Früher wie eine Modeschau

So trafen sich gestern also 57 Acht- bis Zehnjährige ganz in Weiss gekleidet zum grossen Fest. Bereits vor 9 Uhr finden sich die Ersten beim Schulhaus Felsenegg ein. Erstes Traktandum: Kleiderkontrolle. Der verkehrt herum angezogene Kragen wird gerichtet, der offene Gürtel geknüpft, der Ärmel straffgezogen. Während der Lärmpegel steigt, verabschieden sich die Ersten Richtung Fototermin. Taufkerze in der Hand, Kreuz um den Hals, Lächeln im Gesicht – klick, und der Nächste bitte. Vor einigen Jahrzehnten verkam der Weisse Sonntag noch zu einer veritablen Modeschau. Mädchen im hinreissenden Kleid, Buben im eleganten Anzug – die Erstkommunion war auch eine Gelegenheit, um Statussymbole zu präsentieren.

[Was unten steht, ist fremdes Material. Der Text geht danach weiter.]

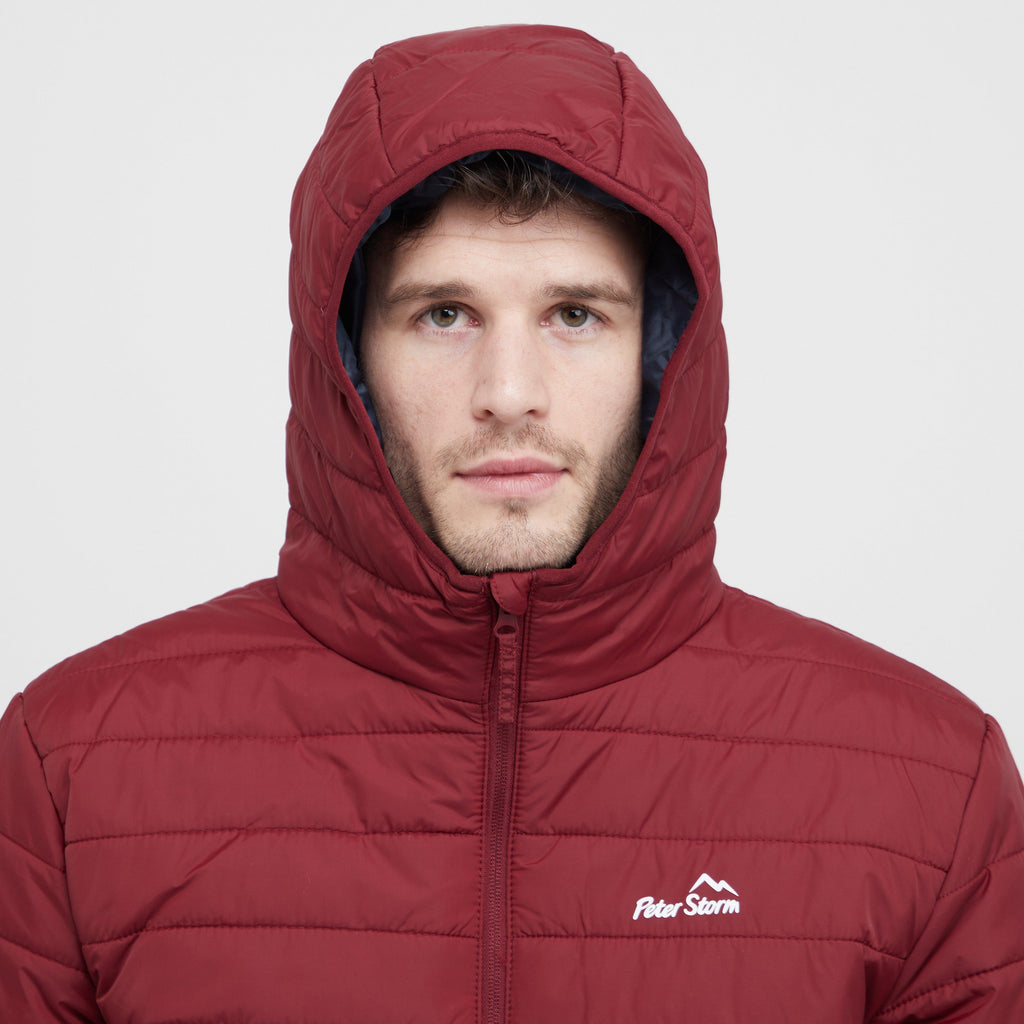 Mens Blisco II Hooded Jacket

Heute werden die einheitlichen, weissen Gewänder von der Kirchgemeinde zur Verfügung gestellt. Vor Gott sind schliesslich alle gleich. Ein hübsch mit Blumen angefertigter Kopfschmuck lässt bei den Mädchen noch etwas Raum für Individualität.

Die Vorfreude ist mittlerweile spürbar, bald geht es los zum Marsch in Zweierkolonne Richtung Kirche, wo Eltern und Verwandte schon warten. «Ich darf heute erstmals eine Hostie essen», sagt der 8-jährige Leon. «Ich freue mich aufs Singen, ich singe auch sonst immer», frohlockt die 9-jährige Rimea. Dario (9) weiss derweil zu berichten, dass «wir nachher mit der Familie ins Restaurant gehen und ich ein Keyboard erhalten werde». Und Leandra (10) verrät, dass ihr Mami für sie eine grosse Torte aus Vanilleglace gemacht hat.

Bevor die Kinder im Kreise ihrer Lieben beschenkt werden, steht der Gottesdienst auf dem Programm. Erstaunlich, wie intensiv die Kinder in die Gestaltung miteinbezogen werden. Sie singen Lieder, lesen Fürbitten, decken den Tisch zum heiligen Mahl. Alles klappt prima, auch bei den (Laus-)Buben, die im Vorfeld etwas mehr üben mussten, wie gerüchteweise zu vernehmen ist.

Am Ende erhielten alle eine Wolldecke, an welche sie mit ihren Eltern an einem Vorbereitungstag ein Stoffherz geknüpft hatten. «Der Glaube soll die Kinder umhüllen wie eine warme Wolldecke», erklärt Pfarreileiterin Andrea Koster Stadler. Oder in den Worten der Kinder ausgedrückt: «Die Decke schützt mich so, wie es mein Papi vor grossen Gefahren tut. Oder sie wärmt mich, wie es mein Mami tut, wenn ich krank bin.»